PASSAGE SHOWN:
* start *
Verklemmt
That's me. Verklemmt, and wondering if I'll ever come unstuck.
Don't know what to write. Don't know how to write anymore. Focusing on the hard reality of joblessness for the past couple of months has had the unintended consequence of robbing me of any imagination I might have had. It seems that life has become all about cold hard facts - financial facts above all.
That and missing the kids. It's almost impossible for me to walk through a room, particularly the kids' rooms, without finding something that sends me back through time, often with the accompaniment of tears. This week Third Dad found a source for many sobs while cleaning out a couple of drawers in one of our bedroom chests.
First, there was the little paper heart, folded in half all taped up with two dimes inside. In The Boy's nearly-illegible handwriting is a note that says Dear Mom, who do I wish a Merry Christmas? Inside I can make out YOU above the dimes that have dropped to the bottom of the folded heart. Third Dad also found a note from The Girl, this one written neatly on lined paper with two dimes and a nickel taped below the signature, dated Dec. 24, 1999: Dear Mom, Please keep the 25 cents I gave you, because its a present from me. You can do whatever you want with it. Love, The Girl.
* end *
EXTRACTED ENTRIES:
* start *
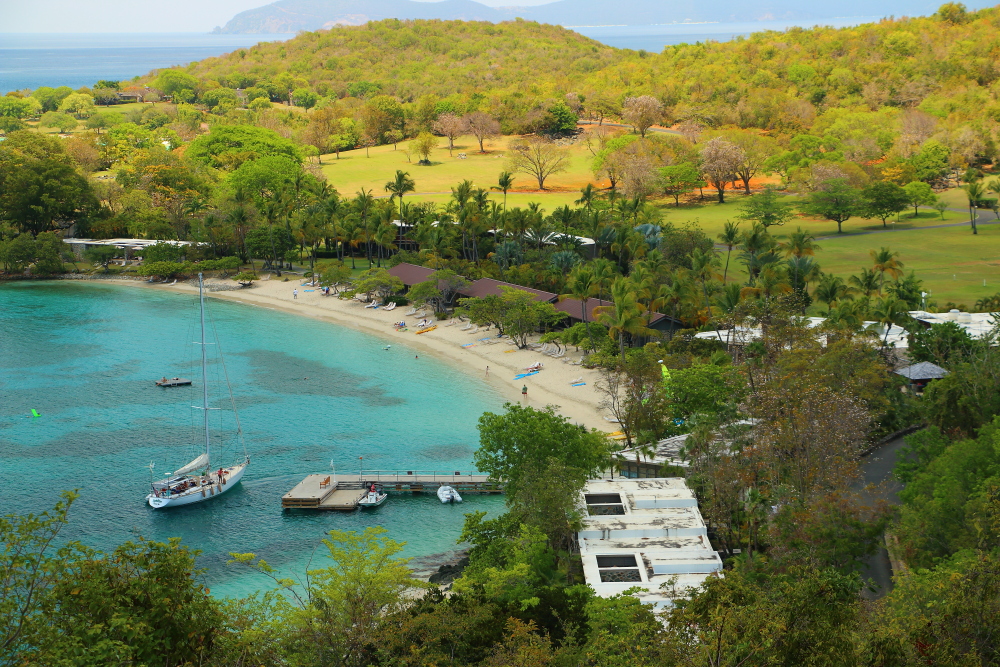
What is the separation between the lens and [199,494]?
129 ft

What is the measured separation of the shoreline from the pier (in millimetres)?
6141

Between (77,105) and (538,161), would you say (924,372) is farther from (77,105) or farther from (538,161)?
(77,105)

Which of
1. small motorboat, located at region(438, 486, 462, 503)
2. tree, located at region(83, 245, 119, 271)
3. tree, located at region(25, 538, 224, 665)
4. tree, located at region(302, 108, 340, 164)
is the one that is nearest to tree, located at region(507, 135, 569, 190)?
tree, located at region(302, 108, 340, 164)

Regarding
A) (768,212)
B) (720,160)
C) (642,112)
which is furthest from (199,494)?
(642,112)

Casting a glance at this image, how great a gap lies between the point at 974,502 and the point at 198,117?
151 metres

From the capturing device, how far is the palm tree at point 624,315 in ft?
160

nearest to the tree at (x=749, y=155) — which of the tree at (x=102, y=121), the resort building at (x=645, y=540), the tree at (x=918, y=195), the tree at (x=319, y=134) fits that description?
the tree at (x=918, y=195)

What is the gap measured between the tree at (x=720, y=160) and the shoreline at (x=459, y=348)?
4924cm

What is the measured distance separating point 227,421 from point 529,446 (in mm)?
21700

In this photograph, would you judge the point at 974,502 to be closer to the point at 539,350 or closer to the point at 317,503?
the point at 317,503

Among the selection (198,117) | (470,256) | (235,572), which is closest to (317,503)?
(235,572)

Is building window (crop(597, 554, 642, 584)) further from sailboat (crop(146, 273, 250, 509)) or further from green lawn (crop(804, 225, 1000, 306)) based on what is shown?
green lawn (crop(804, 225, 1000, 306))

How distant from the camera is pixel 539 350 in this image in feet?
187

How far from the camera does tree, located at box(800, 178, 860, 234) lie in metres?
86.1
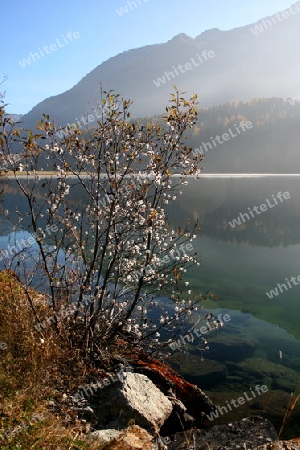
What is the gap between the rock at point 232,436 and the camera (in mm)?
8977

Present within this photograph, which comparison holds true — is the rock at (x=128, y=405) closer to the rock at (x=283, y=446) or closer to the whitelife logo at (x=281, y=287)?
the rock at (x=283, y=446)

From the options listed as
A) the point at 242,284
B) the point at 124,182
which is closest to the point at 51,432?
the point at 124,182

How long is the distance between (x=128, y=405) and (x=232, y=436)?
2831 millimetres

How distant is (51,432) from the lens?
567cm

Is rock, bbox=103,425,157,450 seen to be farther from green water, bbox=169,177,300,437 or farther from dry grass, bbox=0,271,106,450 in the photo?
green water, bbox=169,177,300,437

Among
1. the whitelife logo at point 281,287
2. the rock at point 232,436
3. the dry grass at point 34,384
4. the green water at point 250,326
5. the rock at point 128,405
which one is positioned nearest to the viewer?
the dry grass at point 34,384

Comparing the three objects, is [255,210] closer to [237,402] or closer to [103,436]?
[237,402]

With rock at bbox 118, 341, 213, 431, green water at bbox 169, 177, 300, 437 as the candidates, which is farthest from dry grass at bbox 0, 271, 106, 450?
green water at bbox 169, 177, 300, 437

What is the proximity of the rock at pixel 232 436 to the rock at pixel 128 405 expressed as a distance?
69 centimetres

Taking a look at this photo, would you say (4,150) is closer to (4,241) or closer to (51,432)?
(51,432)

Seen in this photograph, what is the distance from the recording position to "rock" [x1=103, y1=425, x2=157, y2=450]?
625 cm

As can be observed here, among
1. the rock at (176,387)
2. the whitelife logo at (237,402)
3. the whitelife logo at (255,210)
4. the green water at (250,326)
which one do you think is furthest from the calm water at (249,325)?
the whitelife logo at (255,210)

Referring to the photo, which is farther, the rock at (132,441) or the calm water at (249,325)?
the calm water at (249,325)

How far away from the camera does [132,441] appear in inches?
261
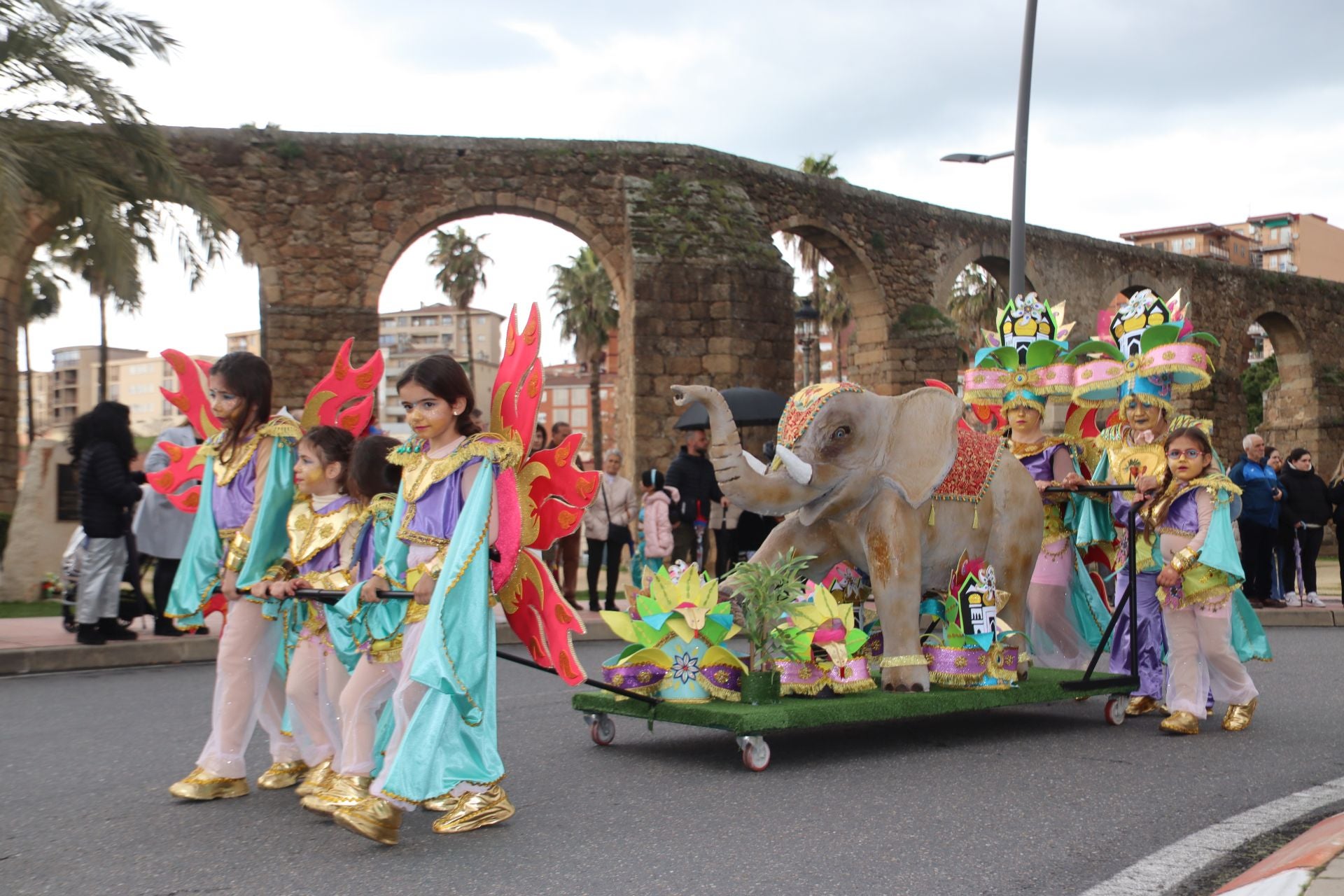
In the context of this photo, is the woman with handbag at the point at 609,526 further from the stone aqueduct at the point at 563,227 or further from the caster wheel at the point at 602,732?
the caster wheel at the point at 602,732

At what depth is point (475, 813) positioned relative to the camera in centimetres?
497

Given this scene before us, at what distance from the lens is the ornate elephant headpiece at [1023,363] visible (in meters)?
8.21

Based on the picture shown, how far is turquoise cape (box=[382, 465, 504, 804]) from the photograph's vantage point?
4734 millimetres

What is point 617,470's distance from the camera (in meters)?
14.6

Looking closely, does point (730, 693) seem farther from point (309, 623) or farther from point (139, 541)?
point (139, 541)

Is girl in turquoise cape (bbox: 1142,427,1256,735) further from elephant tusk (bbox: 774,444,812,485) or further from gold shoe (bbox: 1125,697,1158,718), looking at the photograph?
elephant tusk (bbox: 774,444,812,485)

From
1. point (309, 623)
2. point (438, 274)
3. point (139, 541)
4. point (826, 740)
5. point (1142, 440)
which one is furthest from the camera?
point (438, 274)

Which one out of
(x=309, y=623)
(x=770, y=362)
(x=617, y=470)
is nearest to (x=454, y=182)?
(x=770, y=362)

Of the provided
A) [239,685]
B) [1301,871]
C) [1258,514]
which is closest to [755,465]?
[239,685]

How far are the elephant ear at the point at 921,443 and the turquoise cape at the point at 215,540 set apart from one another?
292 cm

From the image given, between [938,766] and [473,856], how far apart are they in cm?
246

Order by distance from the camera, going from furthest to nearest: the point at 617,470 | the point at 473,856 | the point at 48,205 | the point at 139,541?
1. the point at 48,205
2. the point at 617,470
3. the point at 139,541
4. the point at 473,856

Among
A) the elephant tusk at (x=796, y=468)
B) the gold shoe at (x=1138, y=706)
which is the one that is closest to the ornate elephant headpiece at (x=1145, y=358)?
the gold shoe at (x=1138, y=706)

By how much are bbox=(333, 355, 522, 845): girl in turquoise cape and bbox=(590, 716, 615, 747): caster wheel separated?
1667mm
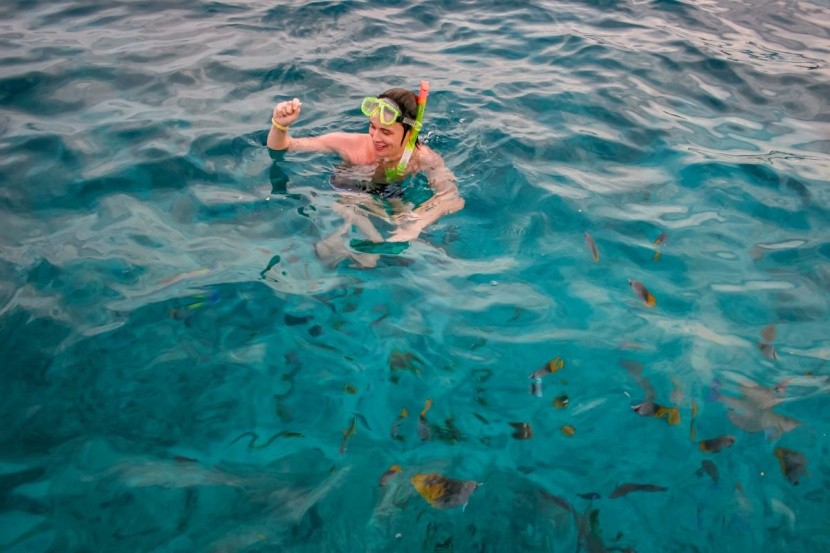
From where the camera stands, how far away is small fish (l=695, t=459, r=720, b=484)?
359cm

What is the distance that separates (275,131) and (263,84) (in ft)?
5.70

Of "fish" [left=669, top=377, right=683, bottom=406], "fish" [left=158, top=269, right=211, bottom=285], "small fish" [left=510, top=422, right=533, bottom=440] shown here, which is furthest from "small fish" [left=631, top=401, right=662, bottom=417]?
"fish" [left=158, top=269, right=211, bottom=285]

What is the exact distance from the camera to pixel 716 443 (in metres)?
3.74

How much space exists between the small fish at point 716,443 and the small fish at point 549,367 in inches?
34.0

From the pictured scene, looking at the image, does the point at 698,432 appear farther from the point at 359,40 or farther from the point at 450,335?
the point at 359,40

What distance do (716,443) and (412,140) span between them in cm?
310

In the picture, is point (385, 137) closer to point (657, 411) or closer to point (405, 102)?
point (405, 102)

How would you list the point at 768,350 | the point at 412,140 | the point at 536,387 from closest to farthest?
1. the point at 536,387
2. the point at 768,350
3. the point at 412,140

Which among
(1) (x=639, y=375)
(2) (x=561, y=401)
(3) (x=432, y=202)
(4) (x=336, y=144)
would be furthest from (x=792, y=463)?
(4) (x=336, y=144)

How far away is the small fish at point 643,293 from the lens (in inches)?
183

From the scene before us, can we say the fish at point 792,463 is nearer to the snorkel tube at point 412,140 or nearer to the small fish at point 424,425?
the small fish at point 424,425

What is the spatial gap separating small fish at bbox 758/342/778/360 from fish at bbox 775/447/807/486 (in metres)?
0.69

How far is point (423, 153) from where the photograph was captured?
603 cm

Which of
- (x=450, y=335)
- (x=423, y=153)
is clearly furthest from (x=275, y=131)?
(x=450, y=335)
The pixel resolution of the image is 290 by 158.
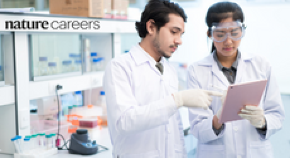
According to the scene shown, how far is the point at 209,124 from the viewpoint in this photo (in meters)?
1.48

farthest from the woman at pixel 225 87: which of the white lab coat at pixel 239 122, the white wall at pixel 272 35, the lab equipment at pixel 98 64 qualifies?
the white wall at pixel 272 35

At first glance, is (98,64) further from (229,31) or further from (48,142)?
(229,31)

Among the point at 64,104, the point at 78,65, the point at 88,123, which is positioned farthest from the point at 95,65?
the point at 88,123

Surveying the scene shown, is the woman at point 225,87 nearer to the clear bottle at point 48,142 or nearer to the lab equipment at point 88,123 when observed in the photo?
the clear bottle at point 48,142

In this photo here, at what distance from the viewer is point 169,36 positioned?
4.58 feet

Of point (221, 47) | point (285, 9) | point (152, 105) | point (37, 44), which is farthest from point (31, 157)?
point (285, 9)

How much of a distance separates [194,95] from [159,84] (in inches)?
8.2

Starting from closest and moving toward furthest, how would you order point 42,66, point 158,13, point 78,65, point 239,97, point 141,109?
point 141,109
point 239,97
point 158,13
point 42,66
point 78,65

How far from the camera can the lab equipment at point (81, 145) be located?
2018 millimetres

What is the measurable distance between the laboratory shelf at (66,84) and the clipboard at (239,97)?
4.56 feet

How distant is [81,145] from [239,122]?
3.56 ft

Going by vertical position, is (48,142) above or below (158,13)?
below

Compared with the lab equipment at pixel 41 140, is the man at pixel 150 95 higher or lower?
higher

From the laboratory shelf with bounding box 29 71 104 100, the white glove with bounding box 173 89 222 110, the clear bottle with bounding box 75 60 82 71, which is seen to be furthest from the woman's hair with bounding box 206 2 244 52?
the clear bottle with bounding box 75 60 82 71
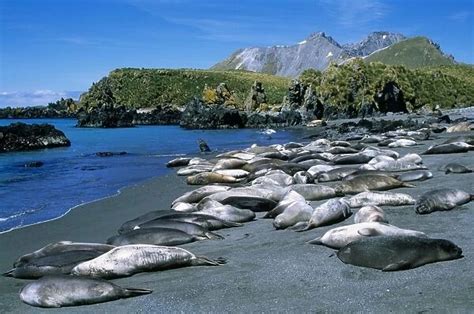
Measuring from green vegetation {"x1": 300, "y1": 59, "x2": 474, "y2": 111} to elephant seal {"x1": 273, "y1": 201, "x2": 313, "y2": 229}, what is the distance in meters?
* end *
REQUIRED ACTIONS:
**a)** Please set down the part of the Verklemmt post between "First, there was" and "Love, The Girl.", inclusive.
**b)** In the Verklemmt post, what date is on the note from The Girl?

TASK-BY-TASK RESULTS:
**a)**
First, there was the little paper heart, folded in half all taped up with two dimes inside. In The Boy's nearly-illegible handwriting is a note that says Dear Mom, who do I wish a Merry Christmas? Inside I can make out YOU above the dimes that have dropped to the bottom of the folded heart. Third Dad also found a note from The Girl, this one written neatly on lined paper with two dimes and a nickel taped below the signature, dated Dec. 24, 1999: Dear Mom, Please keep the 25 cents I gave you, because its a present from me. You can do whatever you want with it. Love, The Girl.

**b)** Dec. 24, 1999.